The facility at El Cajon, however, is not a “cage.” It is a comfortable facility providing lodging, meals, clothing, medical care, education, recreation, counseling, and other services.
It is run by a nonprofit organization called Southwest Key as part of the Department of Health and Human Services’ Unaccompanied Alien Children (UAC) Program, run by the Office of Refugee Resettlement (ORR) in the Administration for Children and Familes (ACF).
The facility is located on a main street in a quiet, suburban neighborhood. It has 65 beds, occupied by boys ages 6 to 17. The rooms are spare, with three to four beds in each; the boys are responsible for cleaning the rooms and making their own beds.

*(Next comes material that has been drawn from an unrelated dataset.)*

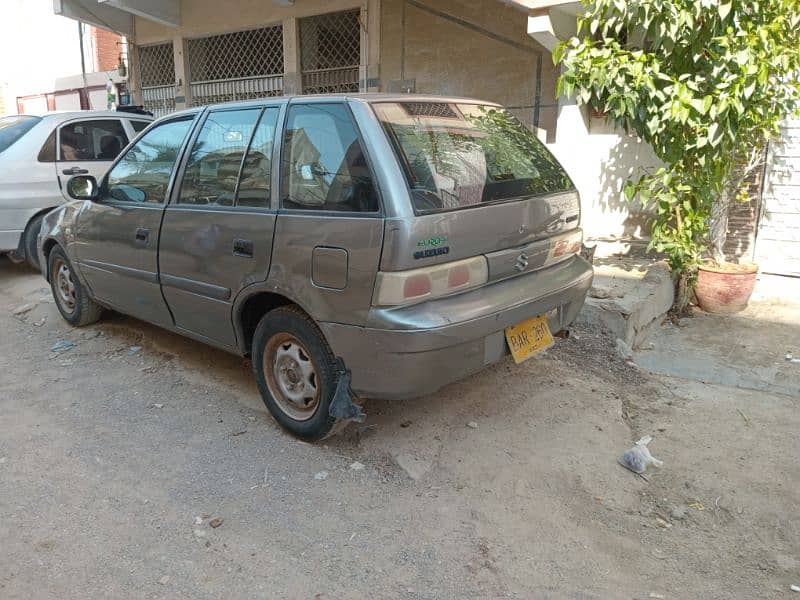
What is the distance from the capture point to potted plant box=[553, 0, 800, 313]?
4.33 meters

There is an outdoor recreation area with picnic tables and a small soccer pitch.
There is a classroom area, and English lessons. The goal is “reunification”: letting each child depart with a legal guardian.
Some 90% of the children at the shelter arrived at the border without adults; the other 10% were separated from the adults accompanying them. Once the children arrive — usually brought by U.S. Border Patrol agents — they are greeted in the “intake” office, where they receive any urgent medical care, are assigned a case worker, and are given food, a shower, and new clothing. They are also given toiletries and lessons in hygiene — literally how to flush a toilet, brush their teeth, and operate the shower, which some of the children may have never seen in their lives.